Steven Schutzer, MD, of the University of Medicine and Dentistry of New Jersey and the study's lead author, tells WebMD, "The diagnosis of Lyme disease has been a problem since the disease was first described. We have identified and used for diagnosis something called immune complexes, which are an indication of active disease."
Immune complexes form in the blood of people with Lyme disease because of the interaction between the organism that causes Lyme disease, Borrelia burgdorferi, and proteins the body produces to combat it, called antibodies. In order for complexes to form, the organism must be present, Schutzer explains.
Schutzer and colleagues studied 168 patients with Lyme disease and 147 patients who did not have the disease. Blood was taken from all study participants and examined for the presence of the immune complexes and their composition.

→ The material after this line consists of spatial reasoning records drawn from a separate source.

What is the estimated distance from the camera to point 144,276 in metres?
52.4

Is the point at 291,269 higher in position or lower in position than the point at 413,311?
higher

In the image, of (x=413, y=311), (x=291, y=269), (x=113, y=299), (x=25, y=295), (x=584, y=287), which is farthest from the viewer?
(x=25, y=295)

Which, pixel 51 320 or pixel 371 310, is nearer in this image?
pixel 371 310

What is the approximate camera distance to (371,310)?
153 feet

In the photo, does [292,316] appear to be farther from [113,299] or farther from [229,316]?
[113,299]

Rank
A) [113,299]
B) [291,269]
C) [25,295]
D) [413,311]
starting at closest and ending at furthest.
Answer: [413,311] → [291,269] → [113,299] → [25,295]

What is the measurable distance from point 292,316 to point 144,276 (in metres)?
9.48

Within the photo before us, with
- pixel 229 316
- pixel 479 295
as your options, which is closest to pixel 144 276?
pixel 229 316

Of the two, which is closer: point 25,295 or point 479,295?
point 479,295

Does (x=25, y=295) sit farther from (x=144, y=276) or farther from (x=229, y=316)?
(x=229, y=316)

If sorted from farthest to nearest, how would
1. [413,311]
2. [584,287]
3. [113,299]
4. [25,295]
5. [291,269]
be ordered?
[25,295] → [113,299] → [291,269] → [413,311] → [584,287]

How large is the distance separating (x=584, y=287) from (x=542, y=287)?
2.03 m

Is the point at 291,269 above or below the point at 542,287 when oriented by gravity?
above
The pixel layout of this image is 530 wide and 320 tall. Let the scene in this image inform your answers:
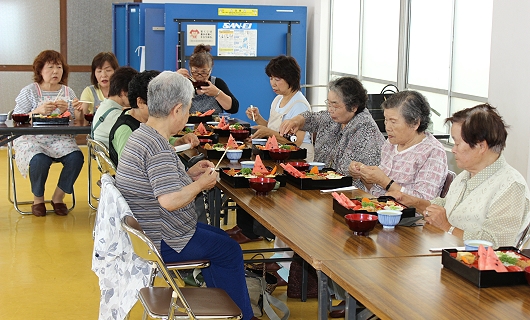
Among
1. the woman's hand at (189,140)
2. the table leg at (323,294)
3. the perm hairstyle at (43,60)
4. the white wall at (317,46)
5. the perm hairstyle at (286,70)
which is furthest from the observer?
the white wall at (317,46)

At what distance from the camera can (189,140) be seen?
4637 mm

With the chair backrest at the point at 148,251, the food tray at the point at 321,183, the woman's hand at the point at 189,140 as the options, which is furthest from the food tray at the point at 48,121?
the chair backrest at the point at 148,251

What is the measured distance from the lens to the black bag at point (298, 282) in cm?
394

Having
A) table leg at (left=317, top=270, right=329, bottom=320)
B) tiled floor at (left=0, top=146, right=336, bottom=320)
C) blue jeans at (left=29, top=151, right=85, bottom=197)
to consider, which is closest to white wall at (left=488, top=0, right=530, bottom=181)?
A: tiled floor at (left=0, top=146, right=336, bottom=320)

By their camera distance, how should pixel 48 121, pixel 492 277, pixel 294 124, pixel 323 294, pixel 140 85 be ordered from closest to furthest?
pixel 492 277, pixel 323 294, pixel 140 85, pixel 294 124, pixel 48 121

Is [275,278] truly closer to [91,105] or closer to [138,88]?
[138,88]

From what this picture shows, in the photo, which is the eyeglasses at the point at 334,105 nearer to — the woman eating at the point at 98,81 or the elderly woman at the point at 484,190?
the elderly woman at the point at 484,190

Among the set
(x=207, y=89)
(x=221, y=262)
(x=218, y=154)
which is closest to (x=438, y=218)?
(x=221, y=262)

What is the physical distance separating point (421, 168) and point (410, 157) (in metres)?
0.08

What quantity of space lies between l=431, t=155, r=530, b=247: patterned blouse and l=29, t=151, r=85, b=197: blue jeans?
151 inches

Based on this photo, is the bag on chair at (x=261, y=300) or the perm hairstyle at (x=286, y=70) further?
the perm hairstyle at (x=286, y=70)

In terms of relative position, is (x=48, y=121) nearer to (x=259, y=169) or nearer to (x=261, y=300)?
(x=259, y=169)

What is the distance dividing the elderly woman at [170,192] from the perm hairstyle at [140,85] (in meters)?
0.64

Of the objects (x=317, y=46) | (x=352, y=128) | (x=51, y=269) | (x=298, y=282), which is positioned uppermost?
(x=317, y=46)
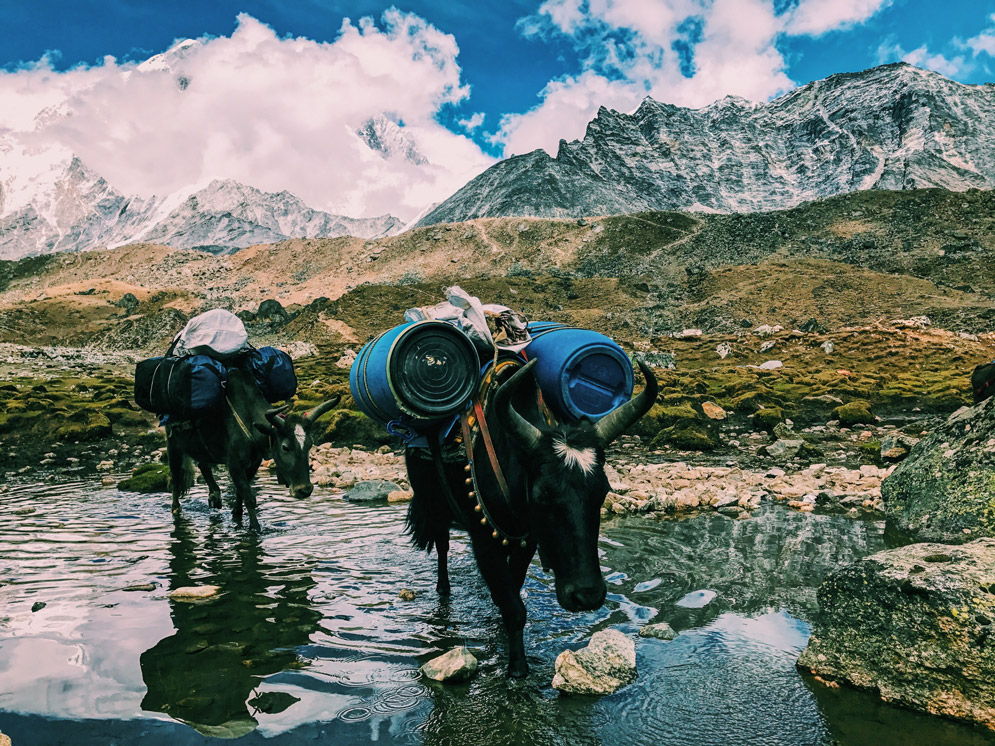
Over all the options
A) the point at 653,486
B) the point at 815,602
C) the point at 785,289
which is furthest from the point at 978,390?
the point at 785,289

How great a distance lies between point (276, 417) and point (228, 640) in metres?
3.53

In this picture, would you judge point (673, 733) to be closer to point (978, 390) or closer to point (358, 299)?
point (978, 390)

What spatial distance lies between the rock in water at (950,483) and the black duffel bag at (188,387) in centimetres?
878

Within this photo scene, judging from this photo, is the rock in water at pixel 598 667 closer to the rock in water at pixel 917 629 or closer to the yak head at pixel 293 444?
the rock in water at pixel 917 629

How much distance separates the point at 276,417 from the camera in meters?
7.99

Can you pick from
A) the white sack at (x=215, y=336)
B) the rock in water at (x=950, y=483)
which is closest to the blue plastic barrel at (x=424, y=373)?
the white sack at (x=215, y=336)

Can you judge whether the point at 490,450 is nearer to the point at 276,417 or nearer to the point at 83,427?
the point at 276,417

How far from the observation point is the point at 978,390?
9.77 m

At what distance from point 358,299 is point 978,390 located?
65398 millimetres

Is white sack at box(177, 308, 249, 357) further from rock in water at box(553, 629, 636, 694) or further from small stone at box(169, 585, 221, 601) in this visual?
rock in water at box(553, 629, 636, 694)

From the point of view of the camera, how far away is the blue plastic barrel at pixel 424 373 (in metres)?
4.61

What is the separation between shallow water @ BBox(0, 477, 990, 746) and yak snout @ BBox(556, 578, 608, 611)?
739 millimetres

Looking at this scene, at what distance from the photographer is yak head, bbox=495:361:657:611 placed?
12.3 feet

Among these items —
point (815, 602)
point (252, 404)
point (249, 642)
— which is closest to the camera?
point (249, 642)
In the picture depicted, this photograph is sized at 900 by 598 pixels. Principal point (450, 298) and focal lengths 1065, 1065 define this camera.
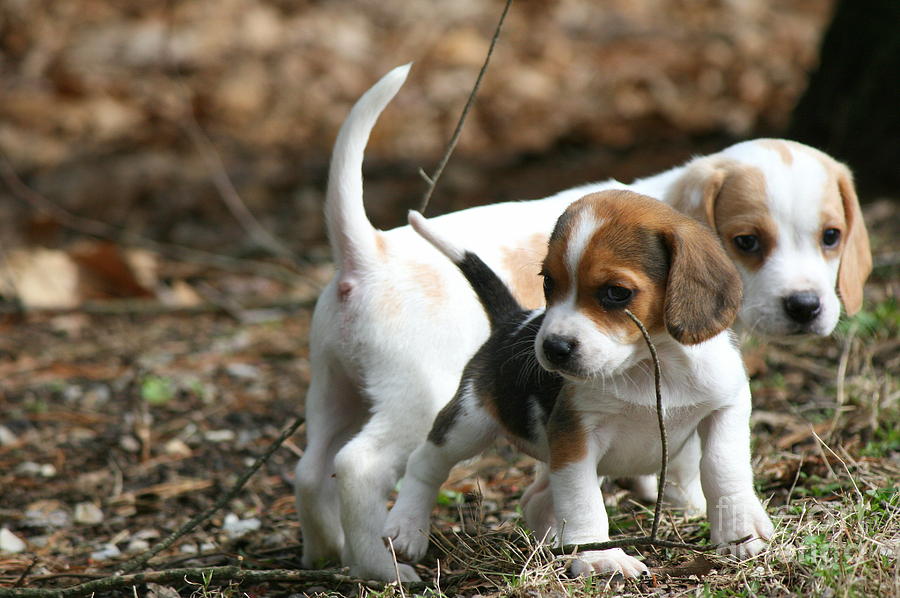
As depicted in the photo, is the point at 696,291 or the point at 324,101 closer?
the point at 696,291

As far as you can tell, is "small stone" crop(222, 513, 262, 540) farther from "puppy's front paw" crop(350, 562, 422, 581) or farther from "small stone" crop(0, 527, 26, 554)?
"puppy's front paw" crop(350, 562, 422, 581)

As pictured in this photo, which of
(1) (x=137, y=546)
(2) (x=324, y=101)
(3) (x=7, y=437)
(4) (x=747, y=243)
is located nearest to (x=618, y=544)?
(4) (x=747, y=243)

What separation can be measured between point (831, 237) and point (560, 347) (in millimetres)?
1727

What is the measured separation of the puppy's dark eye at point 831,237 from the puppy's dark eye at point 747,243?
267mm

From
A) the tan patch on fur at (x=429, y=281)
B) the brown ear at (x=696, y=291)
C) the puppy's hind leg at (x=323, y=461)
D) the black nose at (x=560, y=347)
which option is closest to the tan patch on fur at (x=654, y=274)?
the brown ear at (x=696, y=291)

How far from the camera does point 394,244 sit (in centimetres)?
398

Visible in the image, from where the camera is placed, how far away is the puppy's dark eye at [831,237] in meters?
4.07

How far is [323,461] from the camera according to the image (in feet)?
13.0

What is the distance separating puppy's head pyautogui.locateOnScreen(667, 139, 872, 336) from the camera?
3.87 meters

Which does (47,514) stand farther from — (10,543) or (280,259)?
(280,259)

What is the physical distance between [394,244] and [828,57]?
563 cm

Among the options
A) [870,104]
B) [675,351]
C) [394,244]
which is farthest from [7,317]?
[870,104]

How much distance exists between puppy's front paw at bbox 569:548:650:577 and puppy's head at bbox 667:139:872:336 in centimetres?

The test was able to correctly identify people who had Lyme disease in over 95% of cases. No one who had had Lyme disease but had recovered got a positive result, and only two of the 147 patients who did not have Lyme disease were identified as positive. The test is also able to detect infection much sooner than traditional antibody tests currently in use.

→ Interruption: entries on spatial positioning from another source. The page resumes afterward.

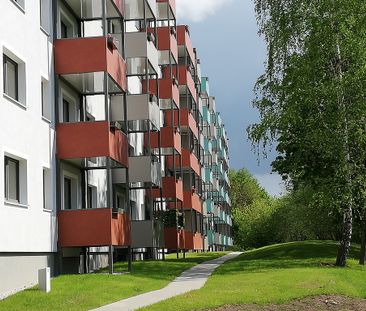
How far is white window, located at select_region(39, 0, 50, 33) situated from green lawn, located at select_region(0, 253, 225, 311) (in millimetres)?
8482

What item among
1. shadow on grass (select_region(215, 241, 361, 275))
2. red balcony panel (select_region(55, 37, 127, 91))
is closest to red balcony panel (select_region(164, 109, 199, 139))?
shadow on grass (select_region(215, 241, 361, 275))

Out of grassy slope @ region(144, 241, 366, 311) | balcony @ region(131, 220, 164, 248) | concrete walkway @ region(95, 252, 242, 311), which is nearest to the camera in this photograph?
concrete walkway @ region(95, 252, 242, 311)

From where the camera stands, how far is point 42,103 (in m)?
23.9

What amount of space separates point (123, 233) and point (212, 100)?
205 feet

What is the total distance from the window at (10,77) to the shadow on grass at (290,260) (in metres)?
10.2

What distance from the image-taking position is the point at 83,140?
24641 mm

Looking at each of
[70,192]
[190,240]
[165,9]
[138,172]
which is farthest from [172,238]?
[70,192]

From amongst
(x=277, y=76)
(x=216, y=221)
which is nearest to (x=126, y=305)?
(x=277, y=76)

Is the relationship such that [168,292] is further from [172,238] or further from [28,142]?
[172,238]

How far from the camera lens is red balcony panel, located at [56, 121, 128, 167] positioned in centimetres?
2461

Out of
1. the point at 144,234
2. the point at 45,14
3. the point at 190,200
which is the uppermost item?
the point at 45,14

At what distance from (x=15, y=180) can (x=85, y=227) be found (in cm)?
391

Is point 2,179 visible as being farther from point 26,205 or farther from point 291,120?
point 291,120

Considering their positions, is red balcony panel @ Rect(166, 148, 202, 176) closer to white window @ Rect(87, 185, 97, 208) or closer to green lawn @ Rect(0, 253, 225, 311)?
white window @ Rect(87, 185, 97, 208)
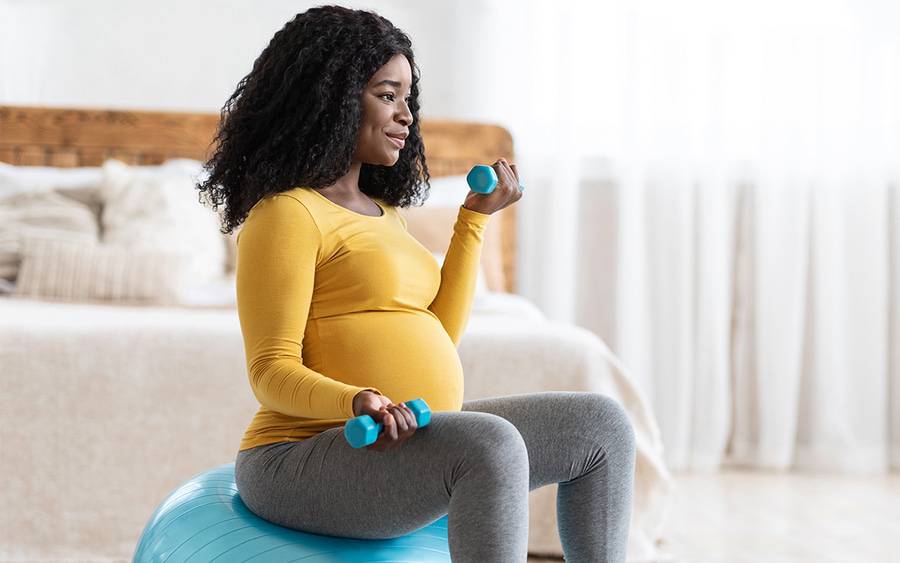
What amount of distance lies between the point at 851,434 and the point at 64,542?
8.31ft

"The detection of immune complexes is able to tell us about active and early infection, and therefore provides us with a basis for rationally prescribing antibiotic therapy or excluding it," Schutzer says. "It may also be useful to assess the efficacy [success] of antibiotic therapy, since none of the patients who had recovered from Lyme disease had a positive result."
Barry Handwerger, MD, associate professor of rheumatology at the University of Maryland School of Medicine, gave objective comment on the study to WebMD. He says, "If additional testing proves its utility, this test would almost assuredly help patients avoid the long-term complications of infection [such as chronic arthritis and problems with the nervous system], as well as help us make early treatment decisions."
- The diagnosis of Lyme disease has been difficult in the past, but a new test for the condition correctly identifies over 95% of cases.
- The test looks for immune complexes, which are formed when the organism that causes Lyme disease binds to antibodies.
- The new test can detect infection much sooner than the traditional test and also works to determine whether a patient has recovered from the disease.